Assignment 5: One degree of Kevin Bacon

Due: 5pm, Thursday, March 20. Value: 35 pts. You may work with one other student on this assignment if you wish. Submit to Moodle in ASCII, OpenOffice.org, or PDF format (no Word files!).

The Internet Movie Database is a large compendium of data about film and television production, and they kindly share their database for non-commercial use. I have built a MySQL database of a subset of their information (those relating to productions that are popular enough to receive at least 1,000 user ratings, averaging at least 5.0).
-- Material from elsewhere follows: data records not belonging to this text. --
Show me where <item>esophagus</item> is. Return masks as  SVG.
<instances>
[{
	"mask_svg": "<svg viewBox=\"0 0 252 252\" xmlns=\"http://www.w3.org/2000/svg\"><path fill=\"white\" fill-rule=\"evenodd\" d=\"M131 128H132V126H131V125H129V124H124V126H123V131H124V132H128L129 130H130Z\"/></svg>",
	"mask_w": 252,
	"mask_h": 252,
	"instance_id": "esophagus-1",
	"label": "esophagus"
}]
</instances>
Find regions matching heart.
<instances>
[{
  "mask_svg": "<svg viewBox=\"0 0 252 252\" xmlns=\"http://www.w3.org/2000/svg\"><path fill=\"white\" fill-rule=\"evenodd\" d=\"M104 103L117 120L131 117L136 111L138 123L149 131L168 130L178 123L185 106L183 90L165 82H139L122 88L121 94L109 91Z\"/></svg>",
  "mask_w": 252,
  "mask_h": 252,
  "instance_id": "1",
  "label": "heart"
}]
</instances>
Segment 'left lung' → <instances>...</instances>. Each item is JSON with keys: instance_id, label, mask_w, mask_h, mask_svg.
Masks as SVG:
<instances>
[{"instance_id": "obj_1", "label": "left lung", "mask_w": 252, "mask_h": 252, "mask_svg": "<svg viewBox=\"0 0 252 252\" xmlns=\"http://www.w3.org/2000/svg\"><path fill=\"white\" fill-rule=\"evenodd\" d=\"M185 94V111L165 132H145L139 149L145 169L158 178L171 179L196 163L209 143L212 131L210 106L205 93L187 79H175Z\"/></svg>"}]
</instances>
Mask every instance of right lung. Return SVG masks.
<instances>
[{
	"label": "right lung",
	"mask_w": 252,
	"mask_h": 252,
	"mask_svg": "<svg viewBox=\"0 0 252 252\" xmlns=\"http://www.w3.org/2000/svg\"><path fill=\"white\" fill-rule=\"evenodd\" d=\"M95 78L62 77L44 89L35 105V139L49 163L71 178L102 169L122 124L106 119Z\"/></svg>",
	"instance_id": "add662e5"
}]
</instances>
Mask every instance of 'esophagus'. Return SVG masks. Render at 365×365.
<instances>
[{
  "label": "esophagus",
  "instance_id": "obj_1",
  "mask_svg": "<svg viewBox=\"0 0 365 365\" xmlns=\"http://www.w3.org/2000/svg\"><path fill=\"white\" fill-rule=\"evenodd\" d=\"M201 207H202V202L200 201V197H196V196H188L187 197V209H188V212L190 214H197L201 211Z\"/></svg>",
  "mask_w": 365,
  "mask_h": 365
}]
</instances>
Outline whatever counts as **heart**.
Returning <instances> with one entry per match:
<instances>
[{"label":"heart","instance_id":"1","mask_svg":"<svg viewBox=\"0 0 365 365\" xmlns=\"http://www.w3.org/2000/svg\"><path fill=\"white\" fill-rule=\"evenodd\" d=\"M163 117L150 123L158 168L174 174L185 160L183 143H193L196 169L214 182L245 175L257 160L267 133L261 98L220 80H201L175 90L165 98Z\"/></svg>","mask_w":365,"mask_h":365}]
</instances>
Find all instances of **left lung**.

This database includes four tables.

films(film_id, title, num_raters, avg_rating) 11,353 rows
people(person_id, gender, name) 282,155 rows
actors(person_id, film_id) 672,479 rows
directors(person_id, film_id) 68,231 rows

For this assignment you will use an HTML interface to this MySQL database accessible through “http://imdb.cs.hendrix.edu/”. It allows you to enter SELECT queries that will be executed on the database.

As an example, here are two queries based on these tables:

  1. Show all productions in which Kevin Bacon appeared.

    SELECT title
    FROM   people JOIN actors ON people.person_id = actors.person_id
             JOIN films ON actors.film_id = films.film_id
    WHERE  name = 'Bacon, Kevin (I)'
  2. Show all actors who appeared in the same film as Kevin Bacon.

    SELECT people.name
    FROM   people AS bacon_person JOIN actors AS bacon_films
               ON bacon_person.person_id = bacon_films.person_id
           JOIN actors ON bacon_films.film_id = actors.film_id
           JOIN people ON actors.person_id = people.person_id
    WHERE  bacon_person.name = 'Bacon, Kevin (I)'

Note: Please notice the “Reset server” link. You may want to use it in either of two situations:

Following are the problems to be answered for this assignment.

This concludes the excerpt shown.